Rows of spatial question material
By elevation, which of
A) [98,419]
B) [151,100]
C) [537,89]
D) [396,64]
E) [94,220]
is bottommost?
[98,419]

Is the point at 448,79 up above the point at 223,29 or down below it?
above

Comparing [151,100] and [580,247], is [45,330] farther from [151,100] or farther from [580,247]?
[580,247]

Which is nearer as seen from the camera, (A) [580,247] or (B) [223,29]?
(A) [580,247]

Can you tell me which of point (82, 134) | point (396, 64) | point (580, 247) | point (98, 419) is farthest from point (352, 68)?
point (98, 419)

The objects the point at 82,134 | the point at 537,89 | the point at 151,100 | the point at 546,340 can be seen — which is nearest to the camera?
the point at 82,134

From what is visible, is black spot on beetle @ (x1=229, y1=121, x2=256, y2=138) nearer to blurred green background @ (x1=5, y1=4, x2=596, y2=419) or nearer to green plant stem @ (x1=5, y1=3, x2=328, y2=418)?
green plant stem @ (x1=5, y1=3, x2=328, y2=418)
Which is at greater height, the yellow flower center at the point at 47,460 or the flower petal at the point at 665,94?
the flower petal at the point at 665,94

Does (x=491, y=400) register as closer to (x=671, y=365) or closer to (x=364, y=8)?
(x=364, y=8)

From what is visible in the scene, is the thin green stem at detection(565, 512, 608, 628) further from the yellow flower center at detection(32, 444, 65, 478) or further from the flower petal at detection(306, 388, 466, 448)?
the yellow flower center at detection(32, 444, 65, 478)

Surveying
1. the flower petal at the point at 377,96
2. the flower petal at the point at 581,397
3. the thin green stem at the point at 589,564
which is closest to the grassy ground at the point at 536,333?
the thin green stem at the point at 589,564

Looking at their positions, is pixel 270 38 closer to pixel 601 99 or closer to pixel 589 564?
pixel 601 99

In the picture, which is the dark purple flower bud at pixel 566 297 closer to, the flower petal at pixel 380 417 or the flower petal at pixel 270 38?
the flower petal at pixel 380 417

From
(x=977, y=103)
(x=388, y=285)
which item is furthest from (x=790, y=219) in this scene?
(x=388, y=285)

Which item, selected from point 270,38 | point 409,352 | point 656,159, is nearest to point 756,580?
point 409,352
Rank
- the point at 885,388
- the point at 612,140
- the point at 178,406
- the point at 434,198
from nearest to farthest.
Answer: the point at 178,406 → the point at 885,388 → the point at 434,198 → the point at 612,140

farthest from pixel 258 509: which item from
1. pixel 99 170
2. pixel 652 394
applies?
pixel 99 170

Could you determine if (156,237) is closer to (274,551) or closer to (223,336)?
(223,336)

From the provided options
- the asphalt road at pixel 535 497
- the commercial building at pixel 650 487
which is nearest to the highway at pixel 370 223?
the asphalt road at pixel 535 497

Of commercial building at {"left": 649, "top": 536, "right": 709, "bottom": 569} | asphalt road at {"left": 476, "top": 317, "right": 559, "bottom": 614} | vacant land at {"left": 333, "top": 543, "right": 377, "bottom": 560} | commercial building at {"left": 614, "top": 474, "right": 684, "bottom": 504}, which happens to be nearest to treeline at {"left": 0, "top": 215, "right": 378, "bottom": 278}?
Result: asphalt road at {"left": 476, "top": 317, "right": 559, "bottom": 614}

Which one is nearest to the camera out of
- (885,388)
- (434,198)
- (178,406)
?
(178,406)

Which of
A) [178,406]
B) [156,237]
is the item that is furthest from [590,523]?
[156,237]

_THE PROBLEM_: Express the material as a numbered list, starting at the line that contains "From the provided options" and ending with the last line of the material, with blank lines omitted.

_RESULT OF THE TASK_:
1. From the provided options
2. - the asphalt road at pixel 535 497
3. - the commercial building at pixel 650 487
4. which is nearest to the highway at pixel 370 223?
5. the asphalt road at pixel 535 497
6. Of commercial building at {"left": 649, "top": 536, "right": 709, "bottom": 569} | asphalt road at {"left": 476, "top": 317, "right": 559, "bottom": 614} | vacant land at {"left": 333, "top": 543, "right": 377, "bottom": 560} | commercial building at {"left": 614, "top": 474, "right": 684, "bottom": 504}, which happens to be nearest to treeline at {"left": 0, "top": 215, "right": 378, "bottom": 278}?
7. Result: asphalt road at {"left": 476, "top": 317, "right": 559, "bottom": 614}
8. Which one is nearest to the camera out of
9. - (885,388)
10. - (434,198)
11. - (178,406)
12. ?
13. (178,406)
14. Which of
15. A) [178,406]
16. B) [156,237]
17. is the item that is furthest from [590,523]?
18. [156,237]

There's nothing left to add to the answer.